For a man who one Toronto Star theatre critic described as “the single most important theatre executive director in Canada,” it’s a telling tale. Cimolino, whose spent his early
days playing Romeo to Megan Follows’ Juliet in 1993, retains a love of theatre that convinced him to follow his 20-year career path.

He became spellbound with the stage, and Shakespeare, during a school trip to Stratford Festival to see Love’s Labour’s Lost. He was living in Sudbury and his immigrant parents wanted more than a theatre school for him; they decided UWindsor offered “pretty much the best university program that also taught fine arts and acting,” he says.

Cimolino BFA ’84, DHum ’04 is grateful at the “well-rounded” education he received and influence of certain professors, such as Colin Atkinson in the English department. It was also in UWindsor’s drama program that he met Brigit Wilson GFA ’82, who would become an actor and, later, wife and mother of their children, Gabriele and Sophia.

Cimolino started in Stratford with an unsuccessful audition as an actor. He persisted and landed a role under John Neville in 1988. He went on to work as an assistant director alongside former Stratford artistic director Richard Monette, then delved into special projects before moving into producing, directing and finally to his 2006 appointment as general director.

“It was one accident after another,” says Cimolino, who oversees a budget of $57 million, more than 1,000 employees and an endowment fund of more than $50 million.

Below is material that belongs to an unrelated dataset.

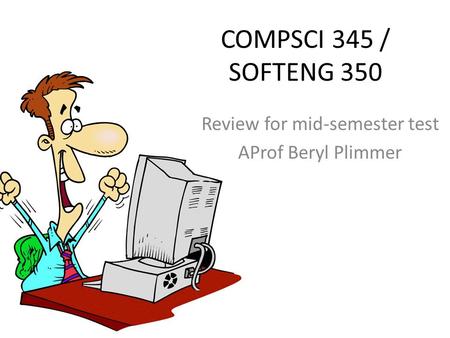 COMPSCI 345 / SOFTENG 350 Review for mid-semester test AProf Beryl Plimmer.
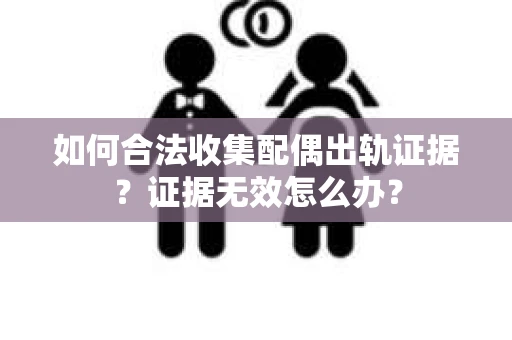 如何合法收集配偶出轨证据？证据无效怎么办？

Throughout his tenure, he has seen a steady succession of UWindsor alumni progress to his stage though, he says, “It’s not as if I’ve gone on a rampage and had a Windsor-only hiring policy.” The alumni’s success has been the result of a good, well-balanced program that delivers a solid “skill set” along with liberal arts and humanities studies, he says.

Looking back at his own distinguished career, Cimolino considers himself “blessed” to have worked with such legendary figures as his mentors Monette and William Hutt. He says there’s “magic” to mounting a play, like his current direction of Ben Jonson’s Bartholemew Fair, with a cast that includes Wilson as Dame Purecraft and Tom McCamus BAG ’07 as Justice Overdo, and seeing it performed on stage.

“It’s a wonderful way to spend your life,” he says. “There’s a great beauty to living your life this way.”